Debates have flared over whether large numbers of toilets are a wise use of taxpayer money. Kennedy said that toilets are in the public's interest and that it is unfair to ask disabled, elderly, or pregnant fans to use portable toilets or walk several hundred feet to reach bathrooms in a school that might be locked.
But some say more toilets can mean big headaches for school districts and municipal budgets.
"You have four football games a year at home in high school, and you have a toilet facility that could cost a quarter of a million or half a million dollars, in a remote location, and it's going to freeze in the winter, and inevitably every winter you're going to have pipes break, fixtures break, something's going to go wrong," said Jim Polando, vice president of the Boston chapter of the American Society of Plumbing Engineers who has worked on numerous school projects. "So here is an ongoing financial burden every single year for the town to maintain this, and to clean it."
Some also question the state board's reading of the code, which they say is not clear on what constitutes a stadium.
"You could have 10 different lawyers read that section and come up with 10 different interpretations," said state Representative Patrick M. Natale of Woburn, who recently secured a $200,000 earmark - vetoed by the governor, but restored by lawmakers - for Woburn's required athletic-field toilets.
Kennedy said the definition is obvious: "It's a structure where people are seated overlooking a field," he said. "If it barks like a dog and it acts like a dog, it's probably a dog."
He said the state board is willing to grant partial waivers to allow schools to install fewer toilets than the code requires under its formula, but the days of erecting bleachers with few or no bathrooms are probably over.
In Beverly, where officials issued a request for proposals to rebuild the high school, a stadium will be built if bids come in low enough.
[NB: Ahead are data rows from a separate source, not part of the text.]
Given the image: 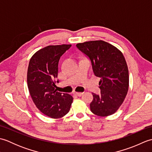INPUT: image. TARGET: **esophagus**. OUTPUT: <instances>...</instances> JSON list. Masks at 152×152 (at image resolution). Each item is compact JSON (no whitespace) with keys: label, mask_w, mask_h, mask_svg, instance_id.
I'll use <instances>...</instances> for the list:
<instances>
[{"label":"esophagus","mask_w":152,"mask_h":152,"mask_svg":"<svg viewBox=\"0 0 152 152\" xmlns=\"http://www.w3.org/2000/svg\"><path fill=\"white\" fill-rule=\"evenodd\" d=\"M74 94L76 95V96H81L83 95V93H80V92H74Z\"/></svg>","instance_id":"obj_1"}]
</instances>
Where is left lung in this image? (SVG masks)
<instances>
[{"label":"left lung","instance_id":"1","mask_svg":"<svg viewBox=\"0 0 152 152\" xmlns=\"http://www.w3.org/2000/svg\"><path fill=\"white\" fill-rule=\"evenodd\" d=\"M91 62L95 75L101 78V95L92 93L90 109L93 114L105 117L118 110L129 89V70L124 55L117 48L103 40L76 44Z\"/></svg>","mask_w":152,"mask_h":152}]
</instances>
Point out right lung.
<instances>
[{
	"mask_svg": "<svg viewBox=\"0 0 152 152\" xmlns=\"http://www.w3.org/2000/svg\"><path fill=\"white\" fill-rule=\"evenodd\" d=\"M70 47L71 44L45 47L32 56L28 64L27 86L31 98L37 108L51 118L65 115L73 101L70 95L58 92L56 86L60 57Z\"/></svg>",
	"mask_w": 152,
	"mask_h": 152,
	"instance_id": "right-lung-1",
	"label": "right lung"
}]
</instances>
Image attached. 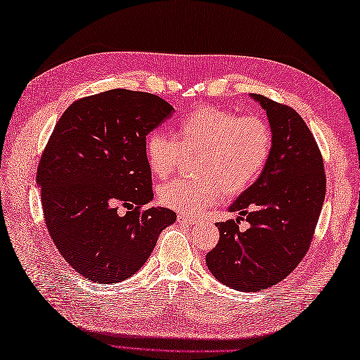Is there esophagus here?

One option would seat 2,200 fans - and is contingent on the toilets being built as well. Should the city want to expand the capacity to 4,000, it has obtained a waiver from the plumbing board to require no additional toilets, architect Adolfo Cuevas of Mount Vernon Group said.
For Woburn, the board granted a waiver to allow 23 toilets instead of 60, as required under the code formula. The mayor and school building committee endorsed it, if not happily, hoping to avoid legal problems with the state. But the City Council has been reluctant to approve the money.
In Bridgewater, the stadium plans have been amended, and construction of additional toilets could begin soon, said Joseph Gillis Jr., vice chairman of the School Committee and the school building committee for the regional high school.
School officials there can pay for the addition without needing more money from taxpayers, unlike in Woburn. But that's little solace when it comes at the expense of other needs, Gillis said.
"It's hard to put an educational value on toilets," he said.